Merryscotchbears
Whisky


roedel

Whisky alias Pippo

(°18-09-1989 – †13-06-2005)






Toen we tijdens mijn laatste jaar aan de universiteit samenwoonden in een gemeenschapshuis kwamen we op geheel toevallige wijze in het bezit van “Whisky”, onze eerste hond. Whisky was na het akkoord van alle medebewoners door een huisgenote binnengehaald. Hij was een grote pup van een onbestemde kleur en afkomst (op zijn paspoort stond Tervurense Herder x Bobtail), met een antenne-staart die feilloos alles binnen zijn bereik van de salontafel maaide. De eerste weken ging alles prima, maar dan werd zijn eigenares smoorverliefd… en bracht ze veel meer tijd bij haar vriendje door dan bij Whisky. Die werd hele dagen en nachten aan zijn lot overgelaten in de veranda. Op een dag liet iemand de deur openstaan en liep Whisky de drukke baan op waar de tuin op uit gaf. Recht onder een auto natuurlijk… Gelukkig liep alles goed met hem af en bleef het bij een aantal flinke kneuzingen en een gespalkte poot. Voor ons was dat ongeluk een keerpunt, want van dan af namen wij de zorg voor Whisky over. Het eerste werk was om hem zindelijk te maken, want hij was gewend om zijn ding te doen in de kelder onder de veranda. Ik herinner me nog steeds mijn vreugdedans bij zijn eerste ‘hoopje’ in de tuin!

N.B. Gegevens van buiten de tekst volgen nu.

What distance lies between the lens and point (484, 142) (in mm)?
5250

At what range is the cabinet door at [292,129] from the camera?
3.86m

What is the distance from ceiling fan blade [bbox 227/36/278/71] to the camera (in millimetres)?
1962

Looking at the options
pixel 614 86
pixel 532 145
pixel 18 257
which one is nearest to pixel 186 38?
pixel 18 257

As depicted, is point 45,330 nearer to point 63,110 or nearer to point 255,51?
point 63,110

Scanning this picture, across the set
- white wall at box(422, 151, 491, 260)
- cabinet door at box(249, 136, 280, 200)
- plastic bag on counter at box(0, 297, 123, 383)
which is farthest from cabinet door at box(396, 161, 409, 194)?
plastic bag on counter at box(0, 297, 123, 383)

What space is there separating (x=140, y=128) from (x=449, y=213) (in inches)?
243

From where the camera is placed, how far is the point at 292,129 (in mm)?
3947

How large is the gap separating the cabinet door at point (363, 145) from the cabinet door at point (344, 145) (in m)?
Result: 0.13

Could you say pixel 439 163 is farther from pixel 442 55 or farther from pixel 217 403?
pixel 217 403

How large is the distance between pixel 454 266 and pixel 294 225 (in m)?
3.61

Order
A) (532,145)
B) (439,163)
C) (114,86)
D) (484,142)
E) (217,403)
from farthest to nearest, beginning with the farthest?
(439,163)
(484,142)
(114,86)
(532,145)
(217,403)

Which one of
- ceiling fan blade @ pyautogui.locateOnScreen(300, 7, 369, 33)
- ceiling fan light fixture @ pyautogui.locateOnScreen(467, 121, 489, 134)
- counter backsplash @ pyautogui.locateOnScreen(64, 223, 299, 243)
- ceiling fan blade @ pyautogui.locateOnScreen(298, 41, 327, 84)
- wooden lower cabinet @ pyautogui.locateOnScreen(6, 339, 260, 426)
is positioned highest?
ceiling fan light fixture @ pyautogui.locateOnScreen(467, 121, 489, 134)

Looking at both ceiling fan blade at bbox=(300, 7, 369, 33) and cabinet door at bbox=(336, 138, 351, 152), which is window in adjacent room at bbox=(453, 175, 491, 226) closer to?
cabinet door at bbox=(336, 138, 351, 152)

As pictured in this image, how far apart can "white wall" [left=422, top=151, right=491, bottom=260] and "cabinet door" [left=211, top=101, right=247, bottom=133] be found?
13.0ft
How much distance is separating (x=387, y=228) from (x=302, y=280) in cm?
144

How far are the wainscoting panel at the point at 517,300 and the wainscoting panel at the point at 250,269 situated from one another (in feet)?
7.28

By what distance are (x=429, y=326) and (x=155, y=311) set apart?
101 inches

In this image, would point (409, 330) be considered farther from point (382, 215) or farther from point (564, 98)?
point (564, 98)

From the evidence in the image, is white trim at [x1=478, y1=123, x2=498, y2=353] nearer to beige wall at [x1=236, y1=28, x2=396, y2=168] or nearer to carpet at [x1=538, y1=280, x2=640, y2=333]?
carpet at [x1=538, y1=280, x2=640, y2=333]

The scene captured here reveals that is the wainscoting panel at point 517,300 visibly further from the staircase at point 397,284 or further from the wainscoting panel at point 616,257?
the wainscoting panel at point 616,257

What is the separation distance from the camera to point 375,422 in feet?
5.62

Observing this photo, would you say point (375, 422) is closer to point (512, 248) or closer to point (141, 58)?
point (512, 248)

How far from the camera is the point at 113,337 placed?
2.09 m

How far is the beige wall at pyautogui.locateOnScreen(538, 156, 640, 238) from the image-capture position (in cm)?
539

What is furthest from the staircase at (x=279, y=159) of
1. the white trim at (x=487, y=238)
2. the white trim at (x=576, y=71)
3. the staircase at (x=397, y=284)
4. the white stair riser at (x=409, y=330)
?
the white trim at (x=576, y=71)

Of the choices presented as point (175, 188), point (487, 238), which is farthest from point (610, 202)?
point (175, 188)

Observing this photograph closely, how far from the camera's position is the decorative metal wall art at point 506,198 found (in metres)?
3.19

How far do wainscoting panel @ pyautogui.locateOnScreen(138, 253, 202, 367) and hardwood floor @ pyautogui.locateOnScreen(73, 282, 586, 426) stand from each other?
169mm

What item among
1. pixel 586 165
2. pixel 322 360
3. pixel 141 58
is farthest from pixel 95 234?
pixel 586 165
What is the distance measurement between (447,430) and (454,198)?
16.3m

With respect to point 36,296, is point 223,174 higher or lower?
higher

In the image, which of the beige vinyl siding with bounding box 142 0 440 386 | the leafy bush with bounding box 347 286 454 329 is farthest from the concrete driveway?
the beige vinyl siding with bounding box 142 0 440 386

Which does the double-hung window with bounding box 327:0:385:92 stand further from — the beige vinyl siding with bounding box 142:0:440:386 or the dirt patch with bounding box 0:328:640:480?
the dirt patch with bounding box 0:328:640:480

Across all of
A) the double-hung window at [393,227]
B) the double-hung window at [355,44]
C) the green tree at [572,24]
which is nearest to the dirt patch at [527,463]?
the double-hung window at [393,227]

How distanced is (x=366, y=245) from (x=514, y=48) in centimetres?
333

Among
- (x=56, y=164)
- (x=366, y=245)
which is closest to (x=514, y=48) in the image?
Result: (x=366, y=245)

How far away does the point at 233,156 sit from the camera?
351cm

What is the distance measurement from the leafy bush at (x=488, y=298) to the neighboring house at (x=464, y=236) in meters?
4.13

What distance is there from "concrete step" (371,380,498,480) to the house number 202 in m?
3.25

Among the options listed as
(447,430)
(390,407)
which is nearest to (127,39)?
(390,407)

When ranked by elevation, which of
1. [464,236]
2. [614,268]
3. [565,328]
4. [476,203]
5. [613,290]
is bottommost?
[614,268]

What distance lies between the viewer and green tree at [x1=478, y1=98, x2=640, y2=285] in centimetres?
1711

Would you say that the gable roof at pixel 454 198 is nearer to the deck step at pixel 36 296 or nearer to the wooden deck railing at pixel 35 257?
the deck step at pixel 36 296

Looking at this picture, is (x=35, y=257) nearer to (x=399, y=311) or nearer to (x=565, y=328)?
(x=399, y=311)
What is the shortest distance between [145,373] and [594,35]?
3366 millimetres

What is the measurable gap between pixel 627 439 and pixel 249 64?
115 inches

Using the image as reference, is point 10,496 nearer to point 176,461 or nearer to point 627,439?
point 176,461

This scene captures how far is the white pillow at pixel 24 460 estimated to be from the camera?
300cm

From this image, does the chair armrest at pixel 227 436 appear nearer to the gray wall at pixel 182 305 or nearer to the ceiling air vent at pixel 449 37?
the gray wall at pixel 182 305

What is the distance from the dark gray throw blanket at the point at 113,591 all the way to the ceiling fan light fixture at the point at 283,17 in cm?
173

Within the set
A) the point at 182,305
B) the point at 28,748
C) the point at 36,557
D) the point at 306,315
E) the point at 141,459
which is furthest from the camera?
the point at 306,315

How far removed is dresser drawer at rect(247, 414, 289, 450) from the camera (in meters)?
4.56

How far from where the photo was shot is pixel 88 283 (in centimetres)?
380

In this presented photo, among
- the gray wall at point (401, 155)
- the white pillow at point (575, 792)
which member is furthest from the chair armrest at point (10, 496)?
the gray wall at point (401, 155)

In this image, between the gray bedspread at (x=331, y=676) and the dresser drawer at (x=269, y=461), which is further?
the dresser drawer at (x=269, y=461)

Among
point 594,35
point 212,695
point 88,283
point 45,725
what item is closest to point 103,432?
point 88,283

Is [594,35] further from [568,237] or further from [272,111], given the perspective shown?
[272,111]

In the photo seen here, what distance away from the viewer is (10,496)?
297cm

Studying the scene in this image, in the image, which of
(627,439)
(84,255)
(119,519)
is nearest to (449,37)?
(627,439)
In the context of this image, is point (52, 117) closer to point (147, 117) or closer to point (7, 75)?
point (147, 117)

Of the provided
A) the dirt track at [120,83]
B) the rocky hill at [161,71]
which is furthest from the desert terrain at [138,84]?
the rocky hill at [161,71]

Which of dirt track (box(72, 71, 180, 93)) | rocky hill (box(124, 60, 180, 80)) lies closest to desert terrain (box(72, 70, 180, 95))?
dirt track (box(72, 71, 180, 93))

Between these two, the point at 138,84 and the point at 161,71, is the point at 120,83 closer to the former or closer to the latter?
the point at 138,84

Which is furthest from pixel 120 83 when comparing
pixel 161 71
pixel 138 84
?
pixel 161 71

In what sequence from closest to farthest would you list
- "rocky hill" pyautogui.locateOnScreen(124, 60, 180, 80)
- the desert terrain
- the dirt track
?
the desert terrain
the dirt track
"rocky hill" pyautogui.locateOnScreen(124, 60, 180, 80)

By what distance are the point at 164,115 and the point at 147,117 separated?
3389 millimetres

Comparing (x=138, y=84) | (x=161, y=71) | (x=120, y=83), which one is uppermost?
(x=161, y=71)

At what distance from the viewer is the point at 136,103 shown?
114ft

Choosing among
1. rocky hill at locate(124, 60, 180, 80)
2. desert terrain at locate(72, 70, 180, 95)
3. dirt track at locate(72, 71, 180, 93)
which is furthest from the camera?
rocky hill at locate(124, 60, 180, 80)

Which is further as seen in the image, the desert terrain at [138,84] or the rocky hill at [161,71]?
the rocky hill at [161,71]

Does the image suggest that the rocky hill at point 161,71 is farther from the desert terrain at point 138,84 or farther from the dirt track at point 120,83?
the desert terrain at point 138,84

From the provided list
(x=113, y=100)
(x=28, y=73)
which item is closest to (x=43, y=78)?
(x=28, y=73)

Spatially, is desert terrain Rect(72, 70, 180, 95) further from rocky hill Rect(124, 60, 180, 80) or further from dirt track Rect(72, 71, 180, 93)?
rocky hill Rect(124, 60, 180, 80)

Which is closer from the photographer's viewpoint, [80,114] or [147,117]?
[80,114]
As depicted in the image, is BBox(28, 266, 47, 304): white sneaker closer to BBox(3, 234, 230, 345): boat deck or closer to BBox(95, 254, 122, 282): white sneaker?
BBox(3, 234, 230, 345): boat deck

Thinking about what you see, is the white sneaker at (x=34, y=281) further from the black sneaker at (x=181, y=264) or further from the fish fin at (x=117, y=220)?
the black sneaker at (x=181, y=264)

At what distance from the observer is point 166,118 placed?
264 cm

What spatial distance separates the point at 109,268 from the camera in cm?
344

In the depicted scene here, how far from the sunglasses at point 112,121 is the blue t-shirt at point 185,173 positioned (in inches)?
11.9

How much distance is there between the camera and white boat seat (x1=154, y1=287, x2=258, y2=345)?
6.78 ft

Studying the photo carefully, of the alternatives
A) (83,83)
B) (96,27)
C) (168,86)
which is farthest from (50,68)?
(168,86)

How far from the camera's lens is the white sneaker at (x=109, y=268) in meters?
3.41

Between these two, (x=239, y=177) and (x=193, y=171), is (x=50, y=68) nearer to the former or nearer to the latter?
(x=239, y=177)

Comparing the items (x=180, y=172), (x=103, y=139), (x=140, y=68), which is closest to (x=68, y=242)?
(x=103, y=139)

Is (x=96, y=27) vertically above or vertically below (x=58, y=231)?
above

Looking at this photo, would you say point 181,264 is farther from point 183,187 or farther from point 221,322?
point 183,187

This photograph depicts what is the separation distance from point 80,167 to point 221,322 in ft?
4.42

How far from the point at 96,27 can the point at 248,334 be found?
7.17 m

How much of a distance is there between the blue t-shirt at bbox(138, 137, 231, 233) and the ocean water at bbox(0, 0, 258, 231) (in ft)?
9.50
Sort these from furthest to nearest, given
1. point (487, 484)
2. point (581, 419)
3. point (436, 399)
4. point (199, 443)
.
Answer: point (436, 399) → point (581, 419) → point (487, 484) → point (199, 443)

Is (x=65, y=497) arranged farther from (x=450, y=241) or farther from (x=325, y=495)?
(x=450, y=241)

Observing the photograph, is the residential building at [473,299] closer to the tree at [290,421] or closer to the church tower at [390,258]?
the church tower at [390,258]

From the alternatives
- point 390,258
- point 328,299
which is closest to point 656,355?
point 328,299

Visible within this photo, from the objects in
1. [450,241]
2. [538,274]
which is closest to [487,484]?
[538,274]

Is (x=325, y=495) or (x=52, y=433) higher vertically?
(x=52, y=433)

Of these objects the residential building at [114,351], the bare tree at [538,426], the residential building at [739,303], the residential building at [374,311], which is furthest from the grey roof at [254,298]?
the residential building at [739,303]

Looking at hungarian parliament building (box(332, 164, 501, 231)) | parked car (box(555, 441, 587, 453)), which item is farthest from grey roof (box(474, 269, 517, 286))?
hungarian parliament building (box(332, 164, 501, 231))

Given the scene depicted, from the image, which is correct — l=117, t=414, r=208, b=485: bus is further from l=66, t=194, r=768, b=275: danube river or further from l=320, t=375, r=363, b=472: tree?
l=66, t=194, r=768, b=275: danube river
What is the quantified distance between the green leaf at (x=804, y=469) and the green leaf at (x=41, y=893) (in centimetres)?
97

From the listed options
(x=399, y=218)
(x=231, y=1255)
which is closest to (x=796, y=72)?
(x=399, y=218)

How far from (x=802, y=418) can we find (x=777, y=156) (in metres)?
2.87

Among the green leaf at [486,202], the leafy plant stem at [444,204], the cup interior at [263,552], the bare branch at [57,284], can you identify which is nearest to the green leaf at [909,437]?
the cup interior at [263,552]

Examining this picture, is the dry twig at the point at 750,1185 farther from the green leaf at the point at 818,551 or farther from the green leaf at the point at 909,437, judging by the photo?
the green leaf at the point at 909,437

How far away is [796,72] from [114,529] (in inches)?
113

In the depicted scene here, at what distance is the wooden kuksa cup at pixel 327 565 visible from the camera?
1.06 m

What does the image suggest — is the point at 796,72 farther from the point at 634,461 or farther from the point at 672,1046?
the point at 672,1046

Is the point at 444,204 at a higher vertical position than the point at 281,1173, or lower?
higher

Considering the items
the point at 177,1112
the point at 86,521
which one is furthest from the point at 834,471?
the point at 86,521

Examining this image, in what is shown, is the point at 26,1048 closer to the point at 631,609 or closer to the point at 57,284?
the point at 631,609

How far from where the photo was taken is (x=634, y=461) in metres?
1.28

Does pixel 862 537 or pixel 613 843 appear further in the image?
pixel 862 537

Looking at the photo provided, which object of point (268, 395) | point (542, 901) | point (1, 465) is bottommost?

Tijdens de weekends trokken we huiswaarts en dan was Whisky meer dan welkom bij mijn ouders. In een mum van tijd veroverde hij het hart van mijn vader. En de liefde was wederzijds : Whisky aanbad hem en luisterde even goed (of zelfs beter) naar hem als naar ons. Mijn vader bedacht ook de naam die beter bij hem paste : Pippo (juist ja, naar de clown). Hij groeide op tot een mooie, grote verschijning met een prachtige pluimstaart. Kinderen begroetten hem steevast als ‘Samson’, hoewel zijn kleuren niet echt overeenstemden met die bekende hond.

Pippo had een vrolijk en lief karakter en verwelkomde iedereen als zijn vriend. Ooit lieten we vlak voor zijn neus een muis los, die we levend hadden gevangen. Hij legde zich in speelhouding en leek het doodsbange diertje te zeggen: hé dag maatje, ik doe je niks, hoor! Ook met kater Ingo kon hij het uitstekend vinden. Pippo trad zelfs op als zijn bodyguard tegen de bende katten van de boerderij verderop. Door zijn indrukwekkende formaat kon onze loebas ook ongewenst bezoek afschrikken: vertegenwoordigers of getuigen van Jehova drongen niet aan als je samen met hem de deur ging opendoen…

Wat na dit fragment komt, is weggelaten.